|XP is just a number|
Re: Re: Re: Re: So, Netscape is dead?by chaoticset (Chaplain)
|on Jul 26, 2003 at 21:30 UTC||Need Help??|
Perhaps I'm too optimistic in thinking that there are people that would be prepared to contribute, to have a little influnce, with requiring control?Perhaps I'm too pessimistic, thinking that there are power hungry insane morons who do not give one whit about what the designer thinks or what the community thinks and only care if they can make someone do their work for them...and these people do not believe in concepts like 'a little influence'. A little influence is being on the development team. If these people spend money, they damn well expect to own something, and if they spent it on a Perl feature, they expect to see it. And if they didn't, their money would be gone.
(Now, I'd like to qualify something here. I'm not a person who often invokes the concept of a 'community' because normally I've found that when people say 'community' they mean 'easily led people with no understanding of the issues'. This is not the case here. I am perhaps idealistic, but I view the Perl community as what the word is meant to be -- a group of people working not always in the same way, but essentially towards a common goal. The reasons for the Perl community include, IMHO, that the goal is rather loose, the development is driven by a small, focused team of designers, and anybody who wants to try to help in any serious way probably understands what they're doing. There is almost no real 'bottom line', and therefore it's not driven by the economy, and can be stable to some extent. It's driven by the developers, for the sake of development.)
Realistically, and perhaps simplistically, I've done nice things for people. People I do nice things for have a tendency to fall into one of two categories: Either they will continue to ask for it as if it's expected, or they consider it a great one-time favor, and perhaps try to repay me for it. A company driven by the bottom line (and they're not all that way -- some are driven by small groups of people with a greater scheme) tends to fall into the first category -- they'll ask for something, and then something else, and then something else -- and eventually it's the Verizon Perl development cycle, complete with .sig ads and whatnot. The other type of company has a tendency to fall into the second category, where they understand that the design team/nice person aren't going to do that every time, it just fit in with their ongoing plans or didn't require major diversion.
As for products sold or leased...Perl wasn't created with it in mind, and while money may speed it up, I don't think it'll ever be the hurdle that prevents it from being worked on. Now, I'm not unique -- I am dealing with roughly the same job market, roughly the same lack of openings and lack of sanity on the part of personnel, etc., and I do need to eat and have shelter. I work a job that I honestly think a skilled simulation could handle better than I could, but it provides money until I find real work.
The real product to be sold is thinking skill -- there is truly no other that cannot be replaced by automation one day -- and right now it's not as valued as it probably should be. Unfortunate, but economies are not stable by nature.
The problem with the "interest groups" situation is that the designers no longer know what the interest group is "suggesting" versus demanding quietly without significant communication.

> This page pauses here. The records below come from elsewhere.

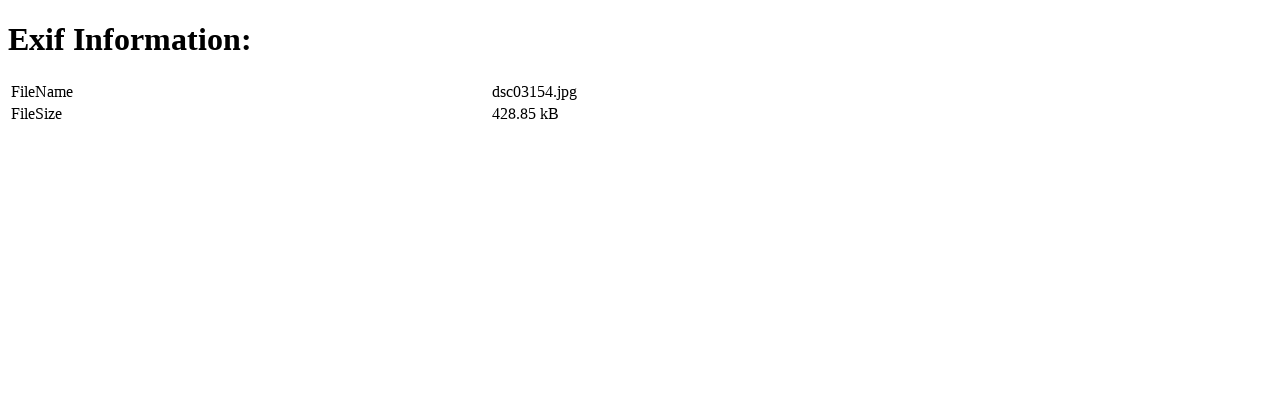

--- FILE ---
content_type: text/html; charset=utf-8
request_url: https://www.ceevo95.fr/ja/faits-et-chiffres/la-phototheque-du-ceevo/31-val-d-oise-vu-du-ciel/info/1016-dsc03154?tmpl=component
body_size: 862
content:
<!DOCTYPE html PUBLIC "-//W3C//DTD XHTML 1.0 Transitional//EN" "http://www.w3.org/TR/xhtml1/DTD/xhtml1-transitional.dtd">
<html xmlns="http://www.w3.org/1999/xhtml" xml:lang="ja-jp" lang="ja-jp" dir="ltr">
<head>
	  <base href="https://www.ceevo95.fr/ja/faits-et-chiffres/la-phototheque-du-ceevo/31-val-d-oise-vu-du-ciel/info/1016-dsc03154" />
  <meta http-equiv="content-type" content="text/html; charset=utf-8" />
  <meta name="keywords" content="Comité, expansion, économique, Val d'Oise, conseil général, entreprises, économie, développement, implantation, sociétés, département, entrepreneurs, marchés, industrie, terrains, locaux, activités, bureaux, étrangers, promoteurs, ceevo" />
  <meta name="description" content="Le CEEVO (Comité d'Expansion Economique du Val d'Oise), est au service des entreprises, des habitants et des élus du Département." />
  <meta name="generator" content="Joomla! - Open Source Content Management" />
  <title>La photothèque du Ceevo - dsc03154</title>
  <link href="/templates/eventus/favicon.ico" rel="shortcut icon" type="image/vnd.microsoft.icon" />
  <link rel="stylesheet" href="/plugins/system/superuikit/assets/css/uikit.almost-flat.min.css" type="text/css" />
  <link rel="stylesheet" href="/components/com_phocagallery/assets/phocagallery.css" type="text/css" />
  <script type="application/ld+json">
{"type":"Organization","name":"Ceevo","url":"https:\/\/www.ceevo95.fr\/"}
  </script>

	<link rel="stylesheet" href="/templates/system/css/general.css" type="text/css" />
	<link rel="stylesheet" href="/templates/eventus/css/template.css" type="text/css" />


</head>
<body class="contentpane">
	
<div id="system-message-container">
<div id="system-message">
</div>
</div>
	<div id="phoca-exif" class="pg-info-view"><h1 class="phocaexif">Exif Information:</h1><table style="width:90%"><tr class="first"><td>FileName</td><td>dsc03154.jpg</td></tr><tr class="second"><td>FileSize</td><td>428.85 kB</td></tr></table></div>
<script src="/plugins/system/superuikit/assets/js/uikit.min.js" type="text/javascript"></script>

</body>
</html>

The interest group then ends up playing politics, and the designer does too -- in order to not offend the rest of the interest group, they have to play quietly or very very nicely with the main contributor(s), and for the main contributors to stay on top and not get rousted by a voting bloc, they have to play quietly or very very nicely. Roughly analogous to this is the current situation with the U.S. Congress, and look how that's been working out. ("Please, can you guys just consider our suggestions concerning this legal system that's meant to do more important things than just serve us? We'll give you some money, but, it's just consideration money, yeah, that's it...") Now, we have the term 'mouthpiece' for someone who's a sponsored toady. If Perl development plays the political money game, the developers will either have to become mouthpieces for various contributors (because it's generally easier to convince other people of things than it is to find or do work) or else find themselves shoved out by people who are well-paid, persuasive speakers and relatively useless human beings in all other regards. (Social whores is the term I like for those people. :) ) In an attempt to prevent toadying (but not the money, the preciousss), redundancy would evolve into the system to attempt to prevent social whoring, but development would grind to a snail's pace, thoughtfulness would be nonexistent, and you'd have the legal system all over again.
I don't want to see Damian become Ted Kennedy. I sure as hell don't want to see Damian shouted down by someone just as useless as Ted Kennedy who happens to be funded by, say, Microsoft. And I may be very cynical, but I don't see that game turning out any other way.
Currently, you pays your bucks, you takes your chances. Perl is a big ball of wax, and you either donate to it or you don't, and Perl likes being funded but doesn't live for it. It sounds pretty good, frankly.